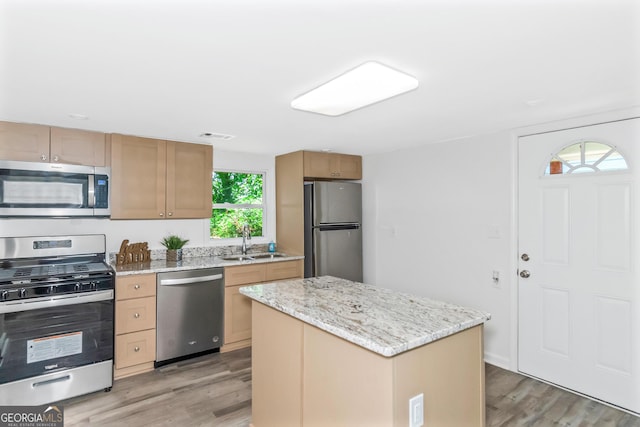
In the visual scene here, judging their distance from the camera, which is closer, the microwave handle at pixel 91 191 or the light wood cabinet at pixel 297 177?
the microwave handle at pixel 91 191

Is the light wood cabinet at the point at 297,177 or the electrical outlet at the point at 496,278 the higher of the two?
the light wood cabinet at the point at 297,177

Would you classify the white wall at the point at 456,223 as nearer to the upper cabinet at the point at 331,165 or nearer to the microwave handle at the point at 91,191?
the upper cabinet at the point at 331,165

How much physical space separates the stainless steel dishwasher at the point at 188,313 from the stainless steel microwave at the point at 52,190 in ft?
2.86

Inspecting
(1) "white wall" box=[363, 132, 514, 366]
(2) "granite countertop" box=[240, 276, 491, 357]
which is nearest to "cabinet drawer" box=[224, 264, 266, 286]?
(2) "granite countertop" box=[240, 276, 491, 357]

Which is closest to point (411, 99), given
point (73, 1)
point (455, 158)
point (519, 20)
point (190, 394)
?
═══
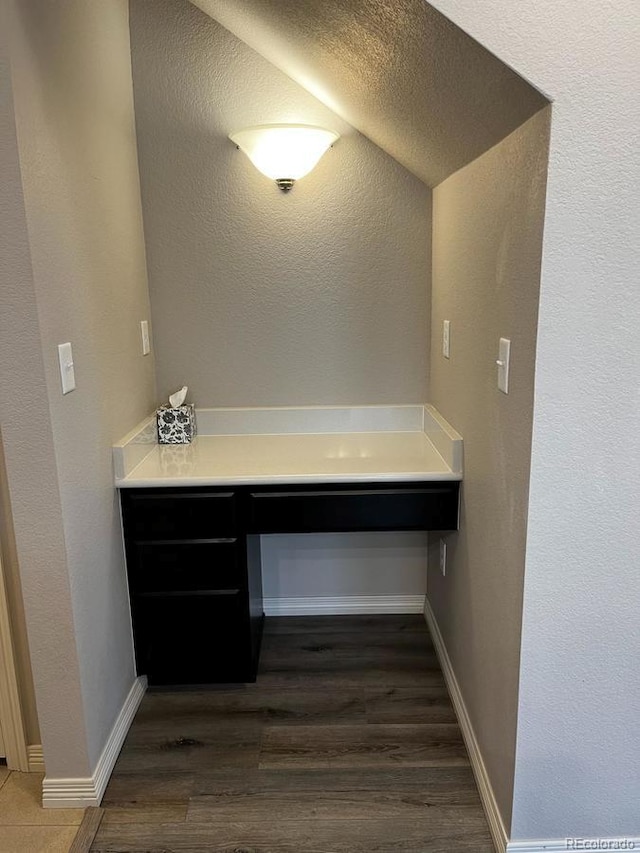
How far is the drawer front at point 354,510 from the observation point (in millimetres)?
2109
═══
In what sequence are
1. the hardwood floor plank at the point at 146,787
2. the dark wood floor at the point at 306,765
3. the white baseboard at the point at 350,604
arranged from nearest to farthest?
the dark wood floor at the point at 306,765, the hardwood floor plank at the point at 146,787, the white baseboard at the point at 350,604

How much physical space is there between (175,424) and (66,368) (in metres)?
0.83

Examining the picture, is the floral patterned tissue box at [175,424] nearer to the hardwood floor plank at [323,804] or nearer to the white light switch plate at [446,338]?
═══
● **EXERCISE AIM**: Count the lines in the entries above that contain the word "wall", and give only the number.

● **TASK ANSWER**: 2